## What you are asked to do
Starting at the line below that contains "How distant are", print each line through the end of the records exactly as it appears.

>> begin

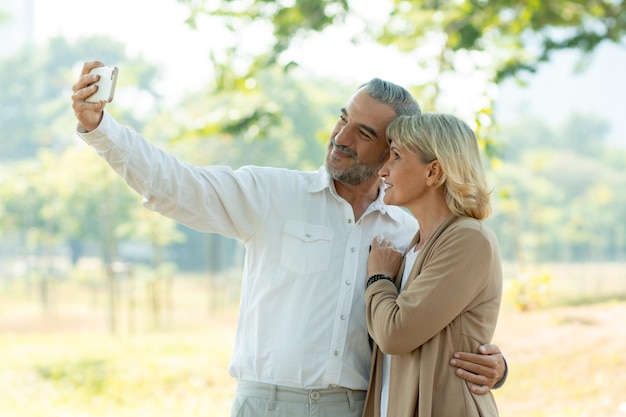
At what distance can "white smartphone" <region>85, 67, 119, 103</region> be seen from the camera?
4.90ft

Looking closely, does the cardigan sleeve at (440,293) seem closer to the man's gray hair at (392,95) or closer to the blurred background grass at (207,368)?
the man's gray hair at (392,95)

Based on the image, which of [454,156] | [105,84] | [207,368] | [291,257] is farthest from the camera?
[207,368]

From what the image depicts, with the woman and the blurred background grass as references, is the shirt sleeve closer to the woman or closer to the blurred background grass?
the woman

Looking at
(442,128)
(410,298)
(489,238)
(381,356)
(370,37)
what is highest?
(370,37)

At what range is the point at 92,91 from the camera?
150 cm

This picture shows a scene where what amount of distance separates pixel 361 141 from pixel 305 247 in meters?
0.27

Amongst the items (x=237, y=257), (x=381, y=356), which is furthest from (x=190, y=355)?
(x=237, y=257)

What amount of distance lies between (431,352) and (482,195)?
331 mm

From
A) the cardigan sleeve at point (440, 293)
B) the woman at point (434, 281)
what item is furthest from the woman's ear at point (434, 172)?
the cardigan sleeve at point (440, 293)

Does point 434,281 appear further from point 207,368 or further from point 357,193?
point 207,368

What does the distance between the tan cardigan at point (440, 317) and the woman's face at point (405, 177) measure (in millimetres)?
96

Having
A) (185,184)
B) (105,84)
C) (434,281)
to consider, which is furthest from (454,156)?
(105,84)

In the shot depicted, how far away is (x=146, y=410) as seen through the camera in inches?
192

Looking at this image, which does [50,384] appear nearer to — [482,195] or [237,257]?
[482,195]
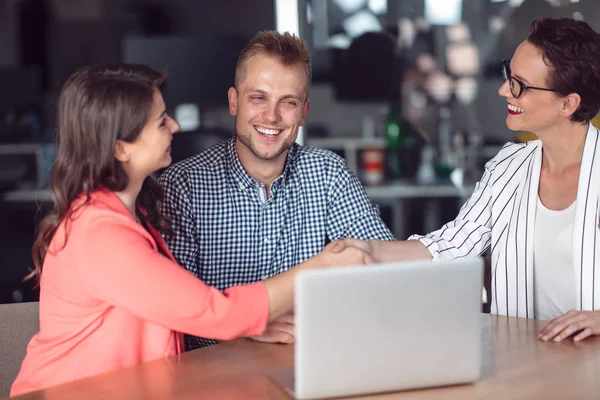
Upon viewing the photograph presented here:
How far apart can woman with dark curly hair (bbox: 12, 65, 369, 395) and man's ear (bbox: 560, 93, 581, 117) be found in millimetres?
942

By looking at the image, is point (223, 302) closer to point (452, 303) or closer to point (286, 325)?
point (286, 325)

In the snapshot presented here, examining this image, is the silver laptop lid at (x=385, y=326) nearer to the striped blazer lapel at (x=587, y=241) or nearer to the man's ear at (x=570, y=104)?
the striped blazer lapel at (x=587, y=241)

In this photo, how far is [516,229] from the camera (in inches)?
89.7

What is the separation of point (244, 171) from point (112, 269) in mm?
845

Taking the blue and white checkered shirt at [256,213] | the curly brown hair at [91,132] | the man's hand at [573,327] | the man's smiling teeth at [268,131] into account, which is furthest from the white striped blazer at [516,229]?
the curly brown hair at [91,132]

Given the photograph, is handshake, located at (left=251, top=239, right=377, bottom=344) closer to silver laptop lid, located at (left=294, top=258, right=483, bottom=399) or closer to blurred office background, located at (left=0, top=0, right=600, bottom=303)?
silver laptop lid, located at (left=294, top=258, right=483, bottom=399)

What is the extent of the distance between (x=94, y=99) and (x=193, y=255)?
709mm

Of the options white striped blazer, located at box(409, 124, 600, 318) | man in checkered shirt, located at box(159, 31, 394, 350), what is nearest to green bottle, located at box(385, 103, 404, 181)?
white striped blazer, located at box(409, 124, 600, 318)

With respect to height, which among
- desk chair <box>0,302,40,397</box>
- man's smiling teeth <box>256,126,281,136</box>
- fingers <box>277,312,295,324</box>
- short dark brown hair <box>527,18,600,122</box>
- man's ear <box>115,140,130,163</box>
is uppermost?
short dark brown hair <box>527,18,600,122</box>

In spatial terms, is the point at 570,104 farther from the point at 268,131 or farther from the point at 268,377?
the point at 268,377

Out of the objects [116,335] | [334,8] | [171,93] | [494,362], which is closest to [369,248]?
[494,362]

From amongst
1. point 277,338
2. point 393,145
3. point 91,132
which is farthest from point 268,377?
point 393,145

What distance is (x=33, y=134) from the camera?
4168 mm

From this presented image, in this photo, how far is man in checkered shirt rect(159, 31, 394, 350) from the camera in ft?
7.55
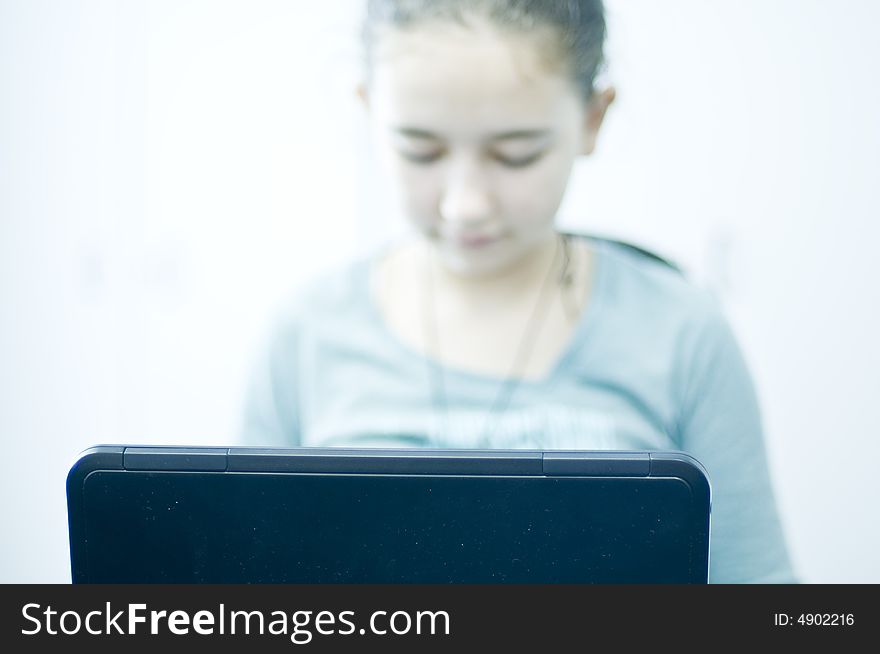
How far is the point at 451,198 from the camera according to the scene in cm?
65

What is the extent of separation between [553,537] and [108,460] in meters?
0.20

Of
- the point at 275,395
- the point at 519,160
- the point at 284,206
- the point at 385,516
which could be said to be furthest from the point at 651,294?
the point at 284,206

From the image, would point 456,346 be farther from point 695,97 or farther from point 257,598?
point 695,97

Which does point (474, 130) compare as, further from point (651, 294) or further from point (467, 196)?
point (651, 294)

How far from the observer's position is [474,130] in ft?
2.04

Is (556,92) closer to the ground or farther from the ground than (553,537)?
farther from the ground

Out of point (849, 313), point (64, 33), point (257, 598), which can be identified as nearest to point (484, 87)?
point (257, 598)

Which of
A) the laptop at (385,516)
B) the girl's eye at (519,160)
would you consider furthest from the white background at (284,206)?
the laptop at (385,516)

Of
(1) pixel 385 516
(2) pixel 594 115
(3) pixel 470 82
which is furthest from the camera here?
(2) pixel 594 115

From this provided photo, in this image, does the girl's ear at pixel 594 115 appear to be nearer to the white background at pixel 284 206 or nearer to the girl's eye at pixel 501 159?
the girl's eye at pixel 501 159

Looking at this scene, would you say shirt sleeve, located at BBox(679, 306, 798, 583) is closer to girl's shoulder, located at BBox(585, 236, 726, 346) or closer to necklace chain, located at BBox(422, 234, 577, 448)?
girl's shoulder, located at BBox(585, 236, 726, 346)

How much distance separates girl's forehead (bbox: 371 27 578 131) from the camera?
2.02ft

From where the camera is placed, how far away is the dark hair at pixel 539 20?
641mm

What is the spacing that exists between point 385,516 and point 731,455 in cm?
42
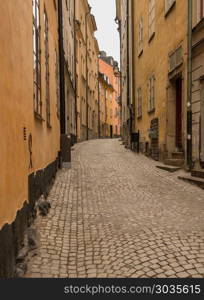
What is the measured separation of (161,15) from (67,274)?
9.98 m

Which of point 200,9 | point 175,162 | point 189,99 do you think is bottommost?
point 175,162

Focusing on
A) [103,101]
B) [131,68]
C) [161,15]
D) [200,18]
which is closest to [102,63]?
[103,101]

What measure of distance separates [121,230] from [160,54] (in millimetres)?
8355

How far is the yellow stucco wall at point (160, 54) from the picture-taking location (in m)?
9.02

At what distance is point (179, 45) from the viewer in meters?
9.16

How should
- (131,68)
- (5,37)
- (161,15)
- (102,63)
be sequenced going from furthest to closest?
(102,63) < (131,68) < (161,15) < (5,37)

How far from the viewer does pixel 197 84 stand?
7.96 meters

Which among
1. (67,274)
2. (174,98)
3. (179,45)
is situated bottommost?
(67,274)

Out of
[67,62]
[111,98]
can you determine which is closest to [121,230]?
[67,62]

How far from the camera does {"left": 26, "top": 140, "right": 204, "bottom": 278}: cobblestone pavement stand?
126 inches

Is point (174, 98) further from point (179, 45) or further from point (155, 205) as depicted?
point (155, 205)

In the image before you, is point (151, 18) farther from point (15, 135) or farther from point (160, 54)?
point (15, 135)

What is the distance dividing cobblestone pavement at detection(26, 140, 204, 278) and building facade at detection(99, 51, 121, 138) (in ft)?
113

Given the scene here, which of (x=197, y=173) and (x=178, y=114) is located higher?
(x=178, y=114)
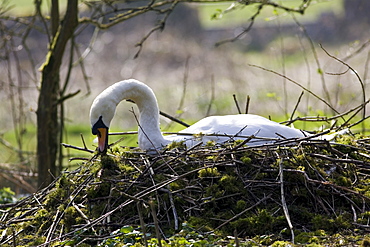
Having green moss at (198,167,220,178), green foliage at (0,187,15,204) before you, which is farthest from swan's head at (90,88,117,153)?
green foliage at (0,187,15,204)

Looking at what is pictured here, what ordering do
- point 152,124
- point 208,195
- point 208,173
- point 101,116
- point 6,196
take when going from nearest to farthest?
point 208,195 < point 208,173 < point 101,116 < point 152,124 < point 6,196

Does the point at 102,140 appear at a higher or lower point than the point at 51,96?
lower

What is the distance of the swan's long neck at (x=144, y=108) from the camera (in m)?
6.93

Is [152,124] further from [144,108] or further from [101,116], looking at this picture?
[101,116]

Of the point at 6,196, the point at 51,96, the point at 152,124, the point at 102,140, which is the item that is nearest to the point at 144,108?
the point at 152,124

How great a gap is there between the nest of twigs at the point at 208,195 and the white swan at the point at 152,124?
0.41 metres

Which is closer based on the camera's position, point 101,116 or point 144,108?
point 101,116

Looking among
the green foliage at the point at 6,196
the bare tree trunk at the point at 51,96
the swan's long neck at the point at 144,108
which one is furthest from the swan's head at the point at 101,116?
the green foliage at the point at 6,196

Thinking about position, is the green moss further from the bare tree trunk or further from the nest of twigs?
the bare tree trunk

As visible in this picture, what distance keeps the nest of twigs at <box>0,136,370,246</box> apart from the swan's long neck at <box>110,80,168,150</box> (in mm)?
623

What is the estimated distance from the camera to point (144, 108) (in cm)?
736

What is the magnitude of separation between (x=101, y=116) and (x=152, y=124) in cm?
73

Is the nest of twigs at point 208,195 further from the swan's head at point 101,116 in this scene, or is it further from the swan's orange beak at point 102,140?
the swan's head at point 101,116

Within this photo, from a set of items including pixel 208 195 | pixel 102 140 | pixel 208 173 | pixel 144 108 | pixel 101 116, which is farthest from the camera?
Result: pixel 144 108
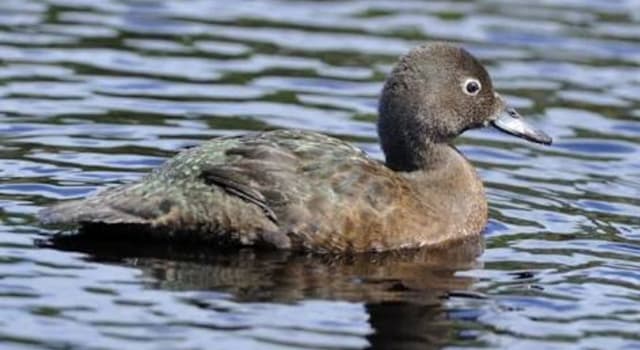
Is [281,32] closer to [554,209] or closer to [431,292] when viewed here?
[554,209]

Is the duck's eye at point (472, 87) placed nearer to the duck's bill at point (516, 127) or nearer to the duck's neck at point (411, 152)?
the duck's bill at point (516, 127)

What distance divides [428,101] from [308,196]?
1504mm

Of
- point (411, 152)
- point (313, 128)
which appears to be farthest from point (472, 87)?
point (313, 128)

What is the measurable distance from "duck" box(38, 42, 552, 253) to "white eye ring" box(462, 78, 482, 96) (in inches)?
13.5

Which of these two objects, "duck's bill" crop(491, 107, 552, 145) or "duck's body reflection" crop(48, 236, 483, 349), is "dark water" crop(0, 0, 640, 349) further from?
"duck's bill" crop(491, 107, 552, 145)

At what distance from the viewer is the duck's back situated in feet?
41.1

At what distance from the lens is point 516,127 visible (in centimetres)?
1427

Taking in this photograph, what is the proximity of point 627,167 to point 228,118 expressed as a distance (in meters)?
3.47

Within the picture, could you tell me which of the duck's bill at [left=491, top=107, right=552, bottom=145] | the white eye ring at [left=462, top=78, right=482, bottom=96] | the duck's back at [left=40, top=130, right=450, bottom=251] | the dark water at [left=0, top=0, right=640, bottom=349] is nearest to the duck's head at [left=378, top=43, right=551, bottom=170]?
the white eye ring at [left=462, top=78, right=482, bottom=96]

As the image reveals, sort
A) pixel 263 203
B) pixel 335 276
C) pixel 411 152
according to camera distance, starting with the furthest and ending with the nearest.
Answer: pixel 411 152 → pixel 263 203 → pixel 335 276

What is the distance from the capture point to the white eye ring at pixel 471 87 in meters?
13.9

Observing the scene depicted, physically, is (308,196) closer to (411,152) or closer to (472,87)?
(411,152)

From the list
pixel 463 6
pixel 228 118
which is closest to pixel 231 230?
pixel 228 118

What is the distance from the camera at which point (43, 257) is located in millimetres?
11961
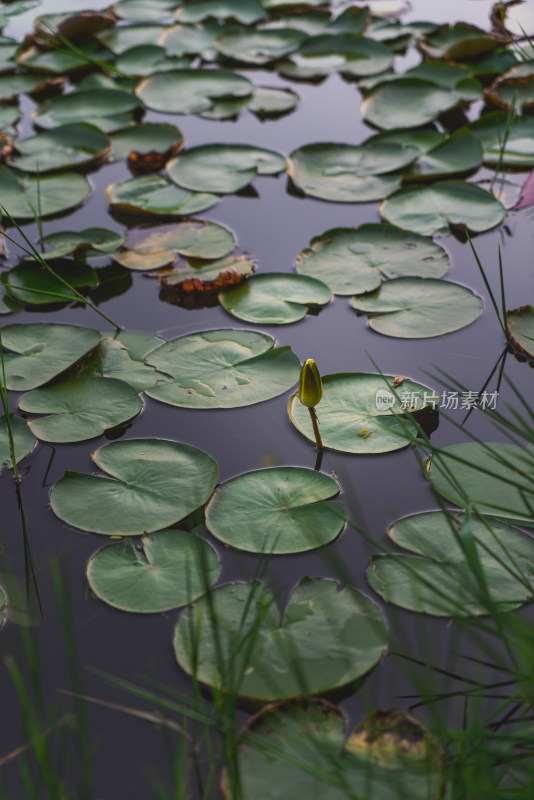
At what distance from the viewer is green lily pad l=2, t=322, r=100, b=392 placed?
1.63 meters

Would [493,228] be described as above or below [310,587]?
above

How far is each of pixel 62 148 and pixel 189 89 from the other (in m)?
0.62

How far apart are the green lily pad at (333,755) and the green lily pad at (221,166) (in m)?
1.62

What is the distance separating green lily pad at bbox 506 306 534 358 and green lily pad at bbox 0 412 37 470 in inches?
40.0

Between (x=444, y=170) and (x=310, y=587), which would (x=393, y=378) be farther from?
(x=444, y=170)

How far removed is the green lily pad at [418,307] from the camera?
5.59 ft

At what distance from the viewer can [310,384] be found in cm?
135

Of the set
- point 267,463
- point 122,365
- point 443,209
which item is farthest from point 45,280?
point 443,209

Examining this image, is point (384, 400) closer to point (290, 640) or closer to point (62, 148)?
point (290, 640)

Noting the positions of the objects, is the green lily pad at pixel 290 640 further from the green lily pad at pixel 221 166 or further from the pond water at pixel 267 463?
the green lily pad at pixel 221 166

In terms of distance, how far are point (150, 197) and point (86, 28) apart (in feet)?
4.60

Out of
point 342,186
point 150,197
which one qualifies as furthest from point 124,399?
point 342,186

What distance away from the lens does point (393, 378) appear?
1572 millimetres

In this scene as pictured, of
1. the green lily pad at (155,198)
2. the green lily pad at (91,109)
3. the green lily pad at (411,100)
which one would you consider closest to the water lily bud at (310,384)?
the green lily pad at (155,198)
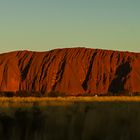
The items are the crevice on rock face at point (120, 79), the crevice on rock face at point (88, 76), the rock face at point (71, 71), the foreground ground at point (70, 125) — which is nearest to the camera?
the foreground ground at point (70, 125)

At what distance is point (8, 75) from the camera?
103 metres

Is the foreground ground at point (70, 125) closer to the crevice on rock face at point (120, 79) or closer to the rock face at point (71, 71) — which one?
the rock face at point (71, 71)

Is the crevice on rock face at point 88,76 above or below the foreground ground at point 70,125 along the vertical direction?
below

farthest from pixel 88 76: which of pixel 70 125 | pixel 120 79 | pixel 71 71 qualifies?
pixel 70 125

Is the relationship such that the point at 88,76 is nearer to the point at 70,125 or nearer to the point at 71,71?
the point at 71,71

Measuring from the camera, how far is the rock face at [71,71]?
99688mm

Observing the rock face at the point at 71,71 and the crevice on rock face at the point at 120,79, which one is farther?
the rock face at the point at 71,71

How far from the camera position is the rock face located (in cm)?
9969

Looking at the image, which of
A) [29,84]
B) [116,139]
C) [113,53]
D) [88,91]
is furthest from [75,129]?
[113,53]

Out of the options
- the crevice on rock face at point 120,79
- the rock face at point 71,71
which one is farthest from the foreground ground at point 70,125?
the crevice on rock face at point 120,79

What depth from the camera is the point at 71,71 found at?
105250 mm

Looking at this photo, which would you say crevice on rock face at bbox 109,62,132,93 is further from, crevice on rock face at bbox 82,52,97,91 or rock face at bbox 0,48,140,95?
crevice on rock face at bbox 82,52,97,91

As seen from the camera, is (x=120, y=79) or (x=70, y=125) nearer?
(x=70, y=125)

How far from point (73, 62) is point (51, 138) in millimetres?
97234
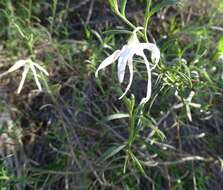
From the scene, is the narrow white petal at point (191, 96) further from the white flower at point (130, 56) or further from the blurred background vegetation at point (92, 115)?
the white flower at point (130, 56)

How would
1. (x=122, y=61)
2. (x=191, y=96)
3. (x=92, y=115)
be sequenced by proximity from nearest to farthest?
(x=122, y=61) → (x=191, y=96) → (x=92, y=115)

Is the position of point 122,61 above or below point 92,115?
above

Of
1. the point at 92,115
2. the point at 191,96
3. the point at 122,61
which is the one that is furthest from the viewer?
the point at 92,115

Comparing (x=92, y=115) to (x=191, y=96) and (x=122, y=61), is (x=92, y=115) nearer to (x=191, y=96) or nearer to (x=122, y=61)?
(x=191, y=96)

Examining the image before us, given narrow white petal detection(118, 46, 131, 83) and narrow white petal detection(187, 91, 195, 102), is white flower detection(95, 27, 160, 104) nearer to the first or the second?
narrow white petal detection(118, 46, 131, 83)

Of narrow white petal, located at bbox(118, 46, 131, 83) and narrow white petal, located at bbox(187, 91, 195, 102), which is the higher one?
narrow white petal, located at bbox(118, 46, 131, 83)

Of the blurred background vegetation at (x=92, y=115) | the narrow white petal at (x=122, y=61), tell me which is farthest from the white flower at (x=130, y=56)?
the blurred background vegetation at (x=92, y=115)

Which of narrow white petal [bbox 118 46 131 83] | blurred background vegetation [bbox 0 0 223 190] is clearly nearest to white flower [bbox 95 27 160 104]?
narrow white petal [bbox 118 46 131 83]

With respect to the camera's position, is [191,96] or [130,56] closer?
[130,56]

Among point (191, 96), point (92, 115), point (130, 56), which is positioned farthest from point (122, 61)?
point (92, 115)
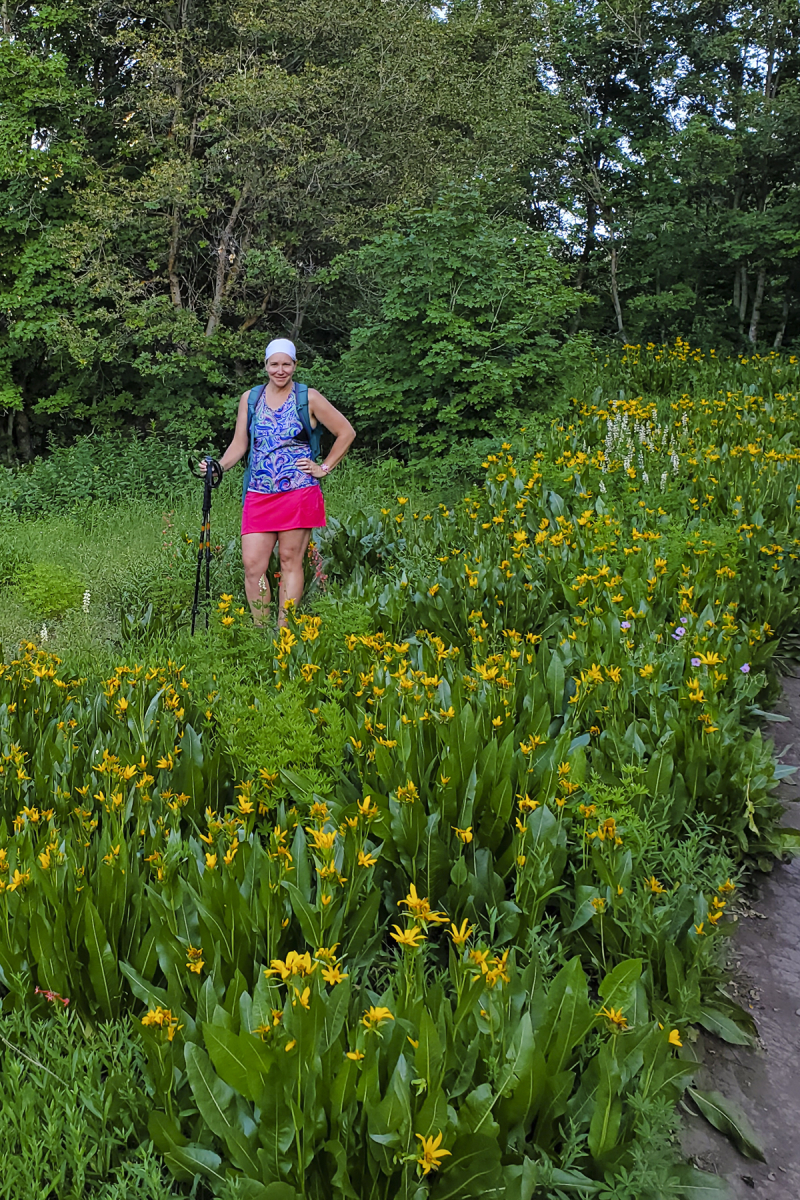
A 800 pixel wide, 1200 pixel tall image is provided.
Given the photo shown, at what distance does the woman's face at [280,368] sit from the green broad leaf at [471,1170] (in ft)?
13.2

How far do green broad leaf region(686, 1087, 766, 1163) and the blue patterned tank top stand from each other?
3.62m

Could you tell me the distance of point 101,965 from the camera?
6.48ft

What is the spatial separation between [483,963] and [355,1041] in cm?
29

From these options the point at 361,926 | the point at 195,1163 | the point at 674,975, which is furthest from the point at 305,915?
the point at 674,975

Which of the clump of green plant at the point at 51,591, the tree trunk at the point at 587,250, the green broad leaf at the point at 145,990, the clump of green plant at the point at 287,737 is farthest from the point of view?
the tree trunk at the point at 587,250

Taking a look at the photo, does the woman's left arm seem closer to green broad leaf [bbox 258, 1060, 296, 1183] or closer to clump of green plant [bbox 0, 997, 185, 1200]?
clump of green plant [bbox 0, 997, 185, 1200]

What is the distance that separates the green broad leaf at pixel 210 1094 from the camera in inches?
63.1

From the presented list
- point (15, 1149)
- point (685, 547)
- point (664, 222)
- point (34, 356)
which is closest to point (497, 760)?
point (15, 1149)

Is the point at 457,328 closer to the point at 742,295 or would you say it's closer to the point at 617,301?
the point at 617,301

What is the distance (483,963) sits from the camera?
1.66 meters

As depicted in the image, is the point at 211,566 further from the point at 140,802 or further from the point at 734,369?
the point at 734,369

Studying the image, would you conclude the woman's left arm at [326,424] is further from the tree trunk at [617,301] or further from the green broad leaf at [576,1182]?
the tree trunk at [617,301]

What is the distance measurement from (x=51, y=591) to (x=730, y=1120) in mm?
5406

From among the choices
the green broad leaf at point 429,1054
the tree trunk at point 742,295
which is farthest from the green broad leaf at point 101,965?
the tree trunk at point 742,295
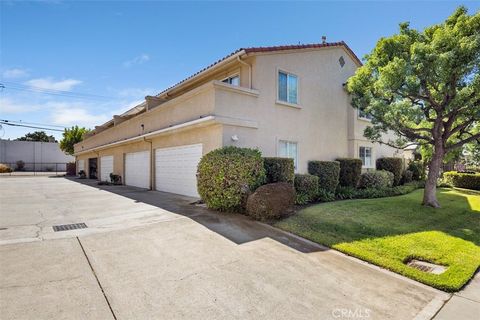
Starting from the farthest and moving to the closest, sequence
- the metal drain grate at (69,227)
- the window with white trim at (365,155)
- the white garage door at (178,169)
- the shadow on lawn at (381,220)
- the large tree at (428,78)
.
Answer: the window with white trim at (365,155) → the white garage door at (178,169) → the large tree at (428,78) → the shadow on lawn at (381,220) → the metal drain grate at (69,227)

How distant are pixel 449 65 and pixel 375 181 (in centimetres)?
729

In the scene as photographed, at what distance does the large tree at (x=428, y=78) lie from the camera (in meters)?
8.66

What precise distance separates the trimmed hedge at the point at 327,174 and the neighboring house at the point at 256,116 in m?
0.66

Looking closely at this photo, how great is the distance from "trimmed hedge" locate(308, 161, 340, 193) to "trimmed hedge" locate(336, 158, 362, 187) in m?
1.26

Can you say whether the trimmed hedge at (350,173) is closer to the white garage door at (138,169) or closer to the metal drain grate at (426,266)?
the metal drain grate at (426,266)

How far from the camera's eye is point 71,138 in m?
37.6

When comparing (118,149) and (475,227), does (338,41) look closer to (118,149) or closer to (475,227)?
(475,227)

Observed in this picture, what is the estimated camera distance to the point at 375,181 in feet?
47.4

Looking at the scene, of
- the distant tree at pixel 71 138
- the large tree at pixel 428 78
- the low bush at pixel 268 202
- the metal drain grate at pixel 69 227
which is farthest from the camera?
the distant tree at pixel 71 138

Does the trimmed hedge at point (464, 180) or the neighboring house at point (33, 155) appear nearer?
the trimmed hedge at point (464, 180)

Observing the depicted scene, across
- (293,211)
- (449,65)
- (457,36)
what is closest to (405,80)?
(449,65)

>> end

## Complete output
How distant are pixel 449 65 and pixel 375 181 (in centimetres)?
729

In the scene as photographed, at what distance does the large tree at (x=428, y=78) lie from the camera (in meters)?
8.66

What precise distance separates the trimmed hedge at the point at 327,174 and the neighboring house at the point at 256,116 in m?
0.66

Looking closely at this photo, how great is the distance from "trimmed hedge" locate(308, 161, 340, 193) to "trimmed hedge" locate(336, 158, 362, 187) in m?
1.26

Can you say whether the trimmed hedge at (350,173) is closer to the white garage door at (138,169) or closer to the metal drain grate at (426,266)?
the metal drain grate at (426,266)

How far from the camera's eye is point 71,138 in m?
37.6

When comparing (118,149) and (475,227), does (338,41) look closer to (118,149) or closer to (475,227)?
(475,227)

Observed in this picture, what is the estimated camera distance to the point at 375,181 in feet?
47.4

Looking at the scene, of
- the distant tree at pixel 71 138
- the large tree at pixel 428 78
- the low bush at pixel 268 202
- the metal drain grate at pixel 69 227
which is farthest from the camera?
the distant tree at pixel 71 138

Does the trimmed hedge at point (464, 180) or the neighboring house at point (33, 155) appear nearer?
the trimmed hedge at point (464, 180)

Observing the depicted scene, across
- (293,211)
- (449,65)
- (457,36)
what is closest to (405,80)?
(449,65)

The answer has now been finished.